I've tried to avoid spilling any details, but the book's playing out a bit like Quantum Leap. It was a good enough concept for Judd Winick to create the Exiles, after all. The first issue is a $3.99 title, but it's worth any two issues of Countdown... so it's still a value!
Tuesday, September 11, 2007
It plays out remarkably like the footage I had described to me that appeared briefly online following San Diego ComiCon.
I'd like to say that while I'm not a huge fan of Tony Stark, but this was a seriously awesome trailer, and has me very excited about the movie. Awesome!
Monday, September 10, 2007
I'm a bit frzzled after finding myself on the business end of three very empty nights of 'work'. I use the quotes because I wasn't actually required to do anything. But night shifts mess me up so I'm not entirely sure if I should be considering it night or day at this point.
I was surprised to find that my original pick won Who Wants to Be a Superhero. I'm not used to being good at that sort of thing, and my main choice from last season didn't make it into the final two. So I was kindof shocked when the Defuser walked away with the action figure & comic book. All in all, I thought it was pretty good for a second season, but I thought that the people from the first season were, generally, a bit more interesting. This is frightening in a group that included Cell Phone Girl, but hey... what do you want?
Three DC titles got the axe last week. As previously announced, I cancelled my sub to Countdown. I also dropped Action Comics and Outsiders. DC is certainly doing their best to convert me into a Marvel reader. There are a few monthlies with real quality ... but since you can't guarantee that the quality writer is writing it from month to month, even those runs are tainted.
Ah well... we'll see what tomorrow holds.
Friday, September 7, 2007
On the chopping block was Marvel's Civil War. The book definitely provoked a lot of heated discussion due to the inconsistent ways that it handles characters. (That was definitely something that held the event back for me.)
I mean, there's the whole Clor thing... in what universe would Reed Richards think that was a good idea?

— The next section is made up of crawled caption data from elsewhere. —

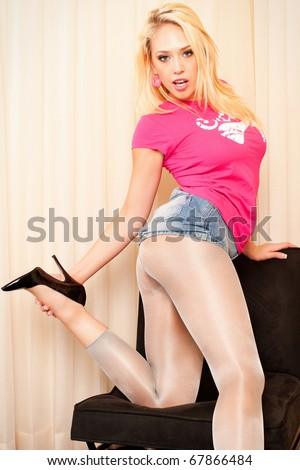 Portrait of a seductive young woman in casuals wearing stockings and high heels - stock photo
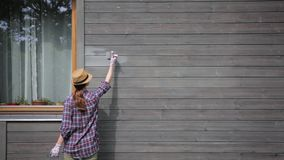 Pared exterior de la casa de madera de la pintura del trabajador de mujer con la brocha y el color protector de madera metrajes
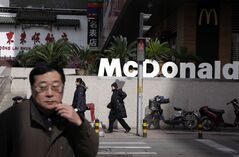 Residents walk by a McDonald's restaurant in an area off limits to foreign journalists, in Beijing, China, March 1, 2011.THE CANADIAN PRESS/AP, Ng Han Guan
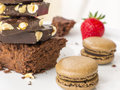 Chocolate passion best dessert for women brownie french macarons and strawberry Royalty Free Stock Photo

It's got Tony Stark acting more like Batman for having underhanded plans on dealing with his friends and allies. And I'd think Hank Pym would've learned his lesson about creating things he can't control with Ultron. But I have to agree with what I felt some of the consensus was around Cap, in that he wasn't acting like the super-hero Captain America. He was acting more like Cap from the Ultimates, more like a soldier.
On the whole, I do have to judge the book a success... but not due to it's own quality. It was stated that when considering the story's quality, you have to look at all of the stories that have spun out of it. And that's a point I have to concede. But it's also a success in an editorial way. It shook up the status quo of the Marvel Universe and didn't put it right back. But I can't help but wonder just how long it'll stay this way. I mean, in the Endangered Species backup that's proceeding throughout the X-Books for the past few months, we're already working at opening the 'mutant' floodgates again. How long will the new status quo last, with only a few writers really sticking with it?
Who knows? But I'm psyched for next month's comic club. Planet Hulk is the book, and it was a thoroughly awesome read the first time through. I don't have any complaints with reading that one again.